Malaria, along with tuberculosis and HIV/AIDS, is one of the three largest global killers of the world’s poorest people. In sub-Saharan Africa, about 1 million children die from malaria each year.

Malaria is highly debilitating, causing loss of labor productivity and reduced educational attainment by children, leading to enormous economic, as well as health, consequences.

Arrow, a longtime professor of economics at Stanford University and influential policy adviser, recently chaired a National Institute of Medicine committee that issued a report on malaria.

Titled “Saving Lives, Buying Time: Economics of Malaria Drugs in an Age of Resistance,” the report addresses the challenge of making effective antimalarial drugs widely accessible in order to reverse the increasing trend in deaths from drug-resistant malaria. Because the newer drugs are more expensive than those that they are replacing, the affected populations — among the world’s poorest — cannot afford them.

The report recommends that within the next five years, international organizations and world leaders should begin collectively to contribute $300 million to $500 million annually to create a global subsidy that would make new combination malaria treatments — artemisinin-combination therapies (ACTs) — available to all malaria sufferers for around 10 cents per treatment course, the cost of the old medicines.

Without significant investments in these new treatments, the malaria mortality rate in Africa and Asia could double in a few decades, as the drug now used most frequently is rendered useless by rapidly spreading resistance.

Arrow has called upon the international development community to recognize the effectiveness of ACT antimalarial drugs as a “global public good” — one worthy of a global subsidy to protect their effectiveness.
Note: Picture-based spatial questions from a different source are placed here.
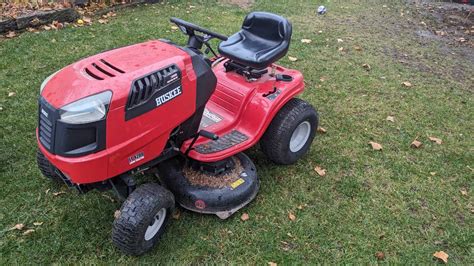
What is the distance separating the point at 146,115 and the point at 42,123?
53cm

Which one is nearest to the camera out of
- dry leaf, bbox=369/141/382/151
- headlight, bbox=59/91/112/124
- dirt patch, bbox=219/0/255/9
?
headlight, bbox=59/91/112/124

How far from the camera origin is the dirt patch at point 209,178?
9.50 ft

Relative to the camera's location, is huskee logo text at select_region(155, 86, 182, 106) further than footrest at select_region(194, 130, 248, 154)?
No

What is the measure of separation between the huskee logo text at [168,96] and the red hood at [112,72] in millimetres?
102

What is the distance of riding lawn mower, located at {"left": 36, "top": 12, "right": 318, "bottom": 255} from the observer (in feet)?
7.22

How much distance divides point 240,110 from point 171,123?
0.72 meters

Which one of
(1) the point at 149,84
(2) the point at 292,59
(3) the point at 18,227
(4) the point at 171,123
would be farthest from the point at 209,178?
(2) the point at 292,59

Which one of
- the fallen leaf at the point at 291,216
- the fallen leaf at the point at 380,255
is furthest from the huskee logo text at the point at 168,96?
the fallen leaf at the point at 380,255

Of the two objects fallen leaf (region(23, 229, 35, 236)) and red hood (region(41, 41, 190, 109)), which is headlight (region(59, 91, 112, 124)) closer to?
red hood (region(41, 41, 190, 109))

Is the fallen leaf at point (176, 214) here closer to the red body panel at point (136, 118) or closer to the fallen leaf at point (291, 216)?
the red body panel at point (136, 118)

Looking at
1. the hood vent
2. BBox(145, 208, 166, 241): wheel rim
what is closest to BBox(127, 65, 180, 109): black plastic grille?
the hood vent

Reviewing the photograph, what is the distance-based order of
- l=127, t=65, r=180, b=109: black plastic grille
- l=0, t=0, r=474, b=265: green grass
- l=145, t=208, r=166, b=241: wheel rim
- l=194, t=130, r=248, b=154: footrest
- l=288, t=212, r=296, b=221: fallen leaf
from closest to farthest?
l=127, t=65, r=180, b=109: black plastic grille < l=145, t=208, r=166, b=241: wheel rim < l=0, t=0, r=474, b=265: green grass < l=194, t=130, r=248, b=154: footrest < l=288, t=212, r=296, b=221: fallen leaf

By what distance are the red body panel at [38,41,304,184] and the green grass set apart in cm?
57

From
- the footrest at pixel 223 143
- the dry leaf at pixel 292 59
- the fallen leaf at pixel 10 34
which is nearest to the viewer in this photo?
the footrest at pixel 223 143
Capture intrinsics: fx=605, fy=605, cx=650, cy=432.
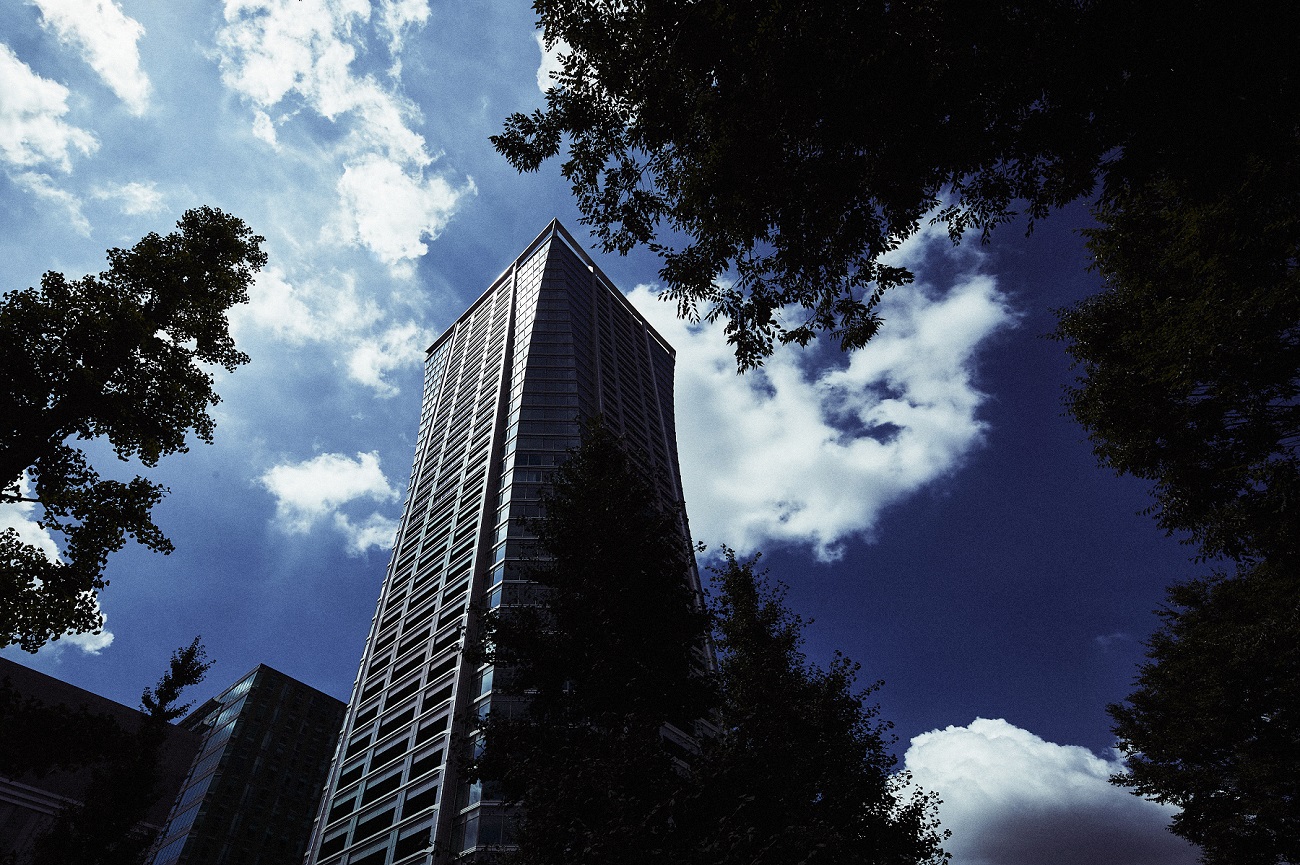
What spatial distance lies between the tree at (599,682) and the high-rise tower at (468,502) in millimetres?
1678

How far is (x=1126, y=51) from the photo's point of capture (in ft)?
24.3

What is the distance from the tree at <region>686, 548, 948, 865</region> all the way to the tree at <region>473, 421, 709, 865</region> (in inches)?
31.9

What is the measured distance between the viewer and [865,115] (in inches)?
324

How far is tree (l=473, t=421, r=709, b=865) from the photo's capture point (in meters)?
8.00

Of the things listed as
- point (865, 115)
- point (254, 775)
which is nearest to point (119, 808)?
point (865, 115)

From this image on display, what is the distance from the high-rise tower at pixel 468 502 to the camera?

His subsidy plan received high marks at a World Bank-sponsored summit on malaria held last month in Paris.

“We believe the concept has strong merit and could potentially have a significant impact in terms of accessibility to treatment, delaying resistance and ultimately reducing malaria-related death and illness,” said Jean-Louis Sarbib of the World Bank.

Free and open to the public, the discussion is sponsored by the Undergraduate Economics Association, the Center for Interdisciplinary Studies and Department of Economics in Arts & Sciences.